**Requirement**
Among the records that follow, set down only the lines from the one containing "Георгины-цветы" to the one containing "Blurred green lawn, the", both included, exactly.

(Source records)
_ _ _ _ _
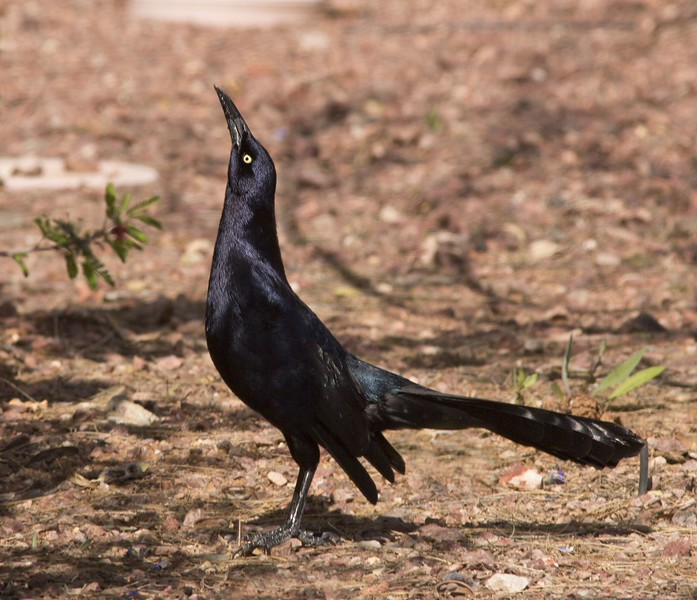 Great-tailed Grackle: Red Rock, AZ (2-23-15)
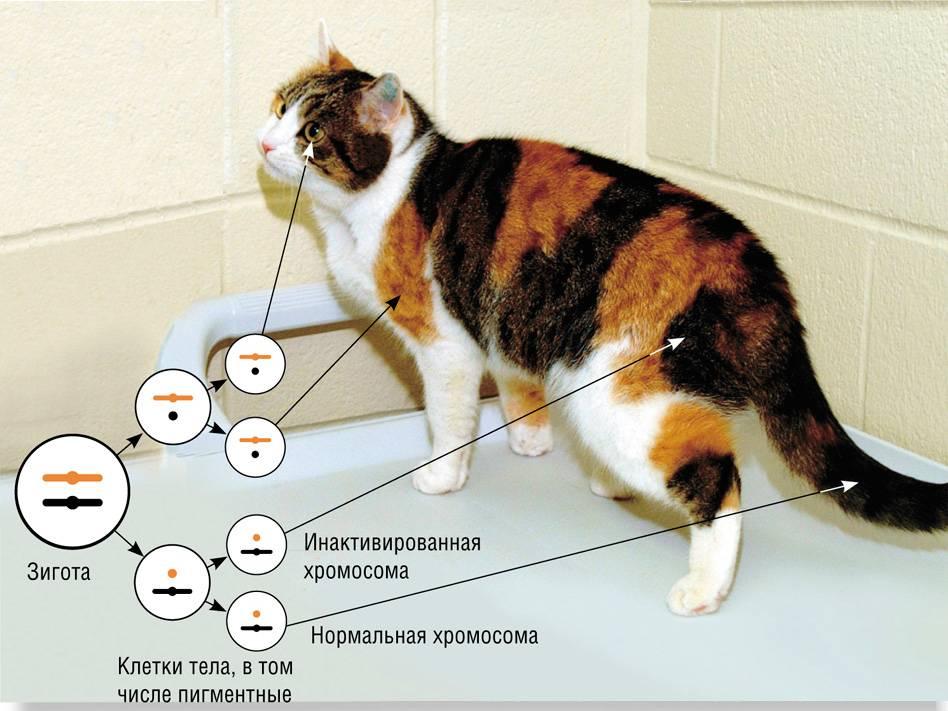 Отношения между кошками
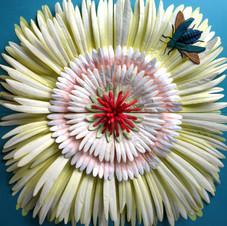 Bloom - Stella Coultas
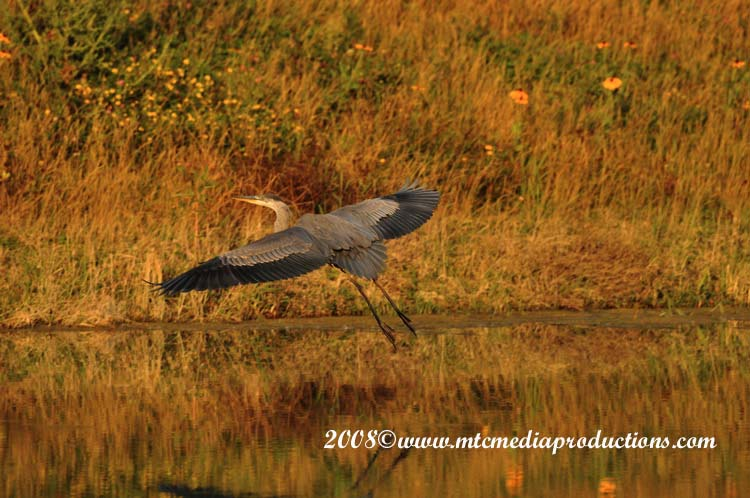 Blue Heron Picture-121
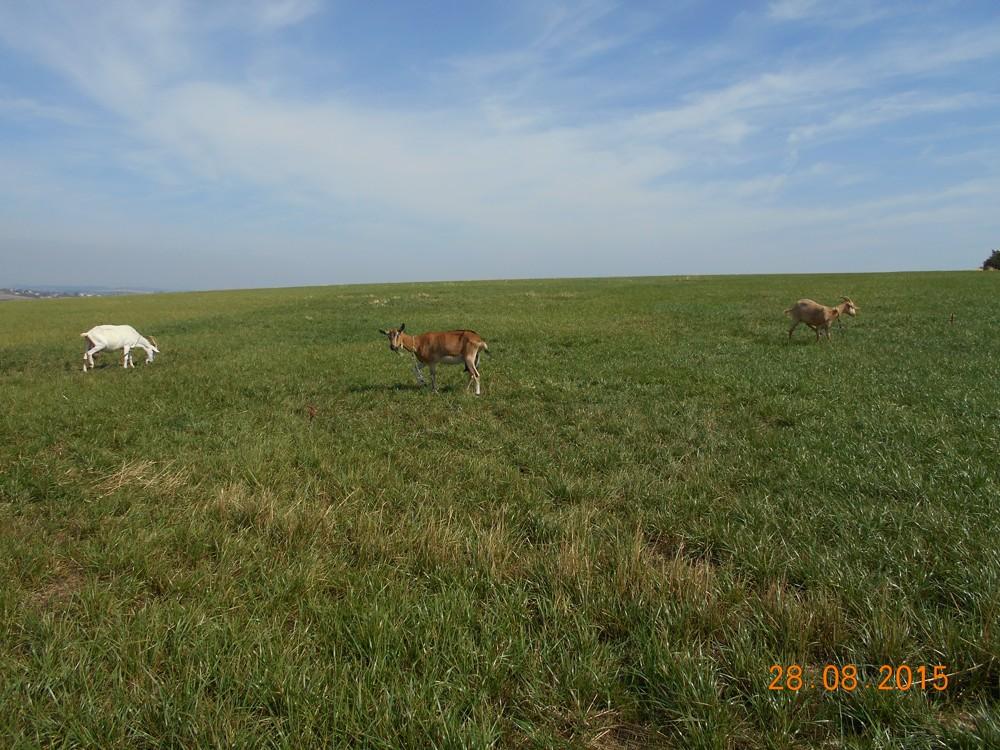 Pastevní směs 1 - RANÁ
_ _ _ _ _
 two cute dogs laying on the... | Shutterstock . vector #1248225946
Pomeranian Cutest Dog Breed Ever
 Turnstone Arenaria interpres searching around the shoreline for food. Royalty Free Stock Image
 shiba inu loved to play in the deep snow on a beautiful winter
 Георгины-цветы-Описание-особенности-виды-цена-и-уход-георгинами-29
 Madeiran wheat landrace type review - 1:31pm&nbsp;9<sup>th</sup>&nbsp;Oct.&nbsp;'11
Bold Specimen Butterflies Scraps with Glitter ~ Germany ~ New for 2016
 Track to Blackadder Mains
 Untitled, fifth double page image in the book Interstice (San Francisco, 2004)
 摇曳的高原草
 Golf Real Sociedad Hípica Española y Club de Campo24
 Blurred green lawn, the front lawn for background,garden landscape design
_ _ _ _ _
**Written solution**
 Георгины-цветы-Описание-особенности-виды-цена-и-уход-георгинами-29
 Madeiran wheat landrace type review - 1:31pm&nbsp;9<sup>th</sup>&nbsp;Oct.&nbsp;'11
Bold Specimen Butterflies Scraps with Glitter ~ Germany ~ New for 2016
 Track to Blackadder Mains
 Untitled, fifth double page image in the book Interstice (San Francisco, 2004)
 摇曳的高原草
 Golf Real Sociedad Hípica Española y Club de Campo24
 Blurred green lawn, the front lawn for background,garden landscape design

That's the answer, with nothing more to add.